Auch für den Künstlersozialversicherunsgfonds ist eine Evaluierung vereinbart, zudem wären Änderungen mit der bedarfsorientierten Mindestsicherung abzustimmen. Doch die Ministerin hat dem Vernehmen nach bereits eine Novelle entworfen - ohne Arbeitsgespräch mit dem Koalitionspartner. Ich warte noch auf die Vorschläge.

Frau Schmied hat eine Content-Abgabe angekündigt, um Geld für den Film aufzutreiben. Ich möchte gerne wissen, wie sie "Content" definiert - was der ORF sendet, was in Computerprogrammen steckt, was zwischen zwei Buchdeckeln steht?

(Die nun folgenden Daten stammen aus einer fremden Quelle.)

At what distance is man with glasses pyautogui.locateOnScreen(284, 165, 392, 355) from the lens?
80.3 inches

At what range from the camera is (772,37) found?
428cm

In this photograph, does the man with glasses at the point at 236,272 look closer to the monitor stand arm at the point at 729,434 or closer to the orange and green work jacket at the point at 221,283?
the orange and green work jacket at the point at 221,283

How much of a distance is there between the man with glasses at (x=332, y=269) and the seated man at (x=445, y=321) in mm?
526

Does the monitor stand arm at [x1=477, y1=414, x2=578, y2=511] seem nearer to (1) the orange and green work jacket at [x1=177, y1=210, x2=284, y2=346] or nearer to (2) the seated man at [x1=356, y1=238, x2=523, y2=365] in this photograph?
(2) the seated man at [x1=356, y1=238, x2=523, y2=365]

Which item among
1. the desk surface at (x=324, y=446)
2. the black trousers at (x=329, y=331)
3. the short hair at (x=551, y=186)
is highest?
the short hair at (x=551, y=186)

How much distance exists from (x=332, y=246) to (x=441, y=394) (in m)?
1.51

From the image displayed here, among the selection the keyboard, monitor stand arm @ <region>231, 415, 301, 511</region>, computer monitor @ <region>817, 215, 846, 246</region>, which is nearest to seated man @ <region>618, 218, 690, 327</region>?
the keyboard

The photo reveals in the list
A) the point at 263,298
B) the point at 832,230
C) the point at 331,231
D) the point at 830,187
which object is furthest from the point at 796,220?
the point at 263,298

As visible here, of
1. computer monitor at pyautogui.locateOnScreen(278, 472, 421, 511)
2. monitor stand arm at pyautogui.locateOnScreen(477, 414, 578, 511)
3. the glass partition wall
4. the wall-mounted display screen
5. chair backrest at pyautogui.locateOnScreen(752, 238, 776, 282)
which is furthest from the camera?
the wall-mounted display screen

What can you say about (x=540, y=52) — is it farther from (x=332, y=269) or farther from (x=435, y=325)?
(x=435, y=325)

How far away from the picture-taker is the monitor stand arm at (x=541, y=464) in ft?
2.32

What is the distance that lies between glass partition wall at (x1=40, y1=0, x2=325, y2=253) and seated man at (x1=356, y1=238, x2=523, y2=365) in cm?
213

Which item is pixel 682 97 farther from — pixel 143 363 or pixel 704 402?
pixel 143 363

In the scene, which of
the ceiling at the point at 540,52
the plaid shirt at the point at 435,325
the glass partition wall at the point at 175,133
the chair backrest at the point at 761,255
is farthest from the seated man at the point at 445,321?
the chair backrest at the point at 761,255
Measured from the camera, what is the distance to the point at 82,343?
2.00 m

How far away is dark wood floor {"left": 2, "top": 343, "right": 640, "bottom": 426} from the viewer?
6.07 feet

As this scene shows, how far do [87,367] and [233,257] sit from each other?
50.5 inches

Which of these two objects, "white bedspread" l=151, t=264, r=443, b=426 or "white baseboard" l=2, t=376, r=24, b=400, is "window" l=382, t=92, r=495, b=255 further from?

Und wenn es eine "Hollywood-Steuer" sein soll, dann werden sich die Kinobetreiber nicht freuen.

Was steht nun an?

Morak: Dass wir dialogisch lösen, was im Koalitionsübereinkommen steht. Wir haben vier Jahre vor uns, und wir werden einen guten Umgang miteinander finden.Wie ist Ihr persönlicher Eindruck von Claudia Schmied? Morak: Sie ist eine kultivierte, angenehme Gesprächspartnerin. Doch leider hat sie bisher selten die Gelegenheit zu Gesprächen ergriffen.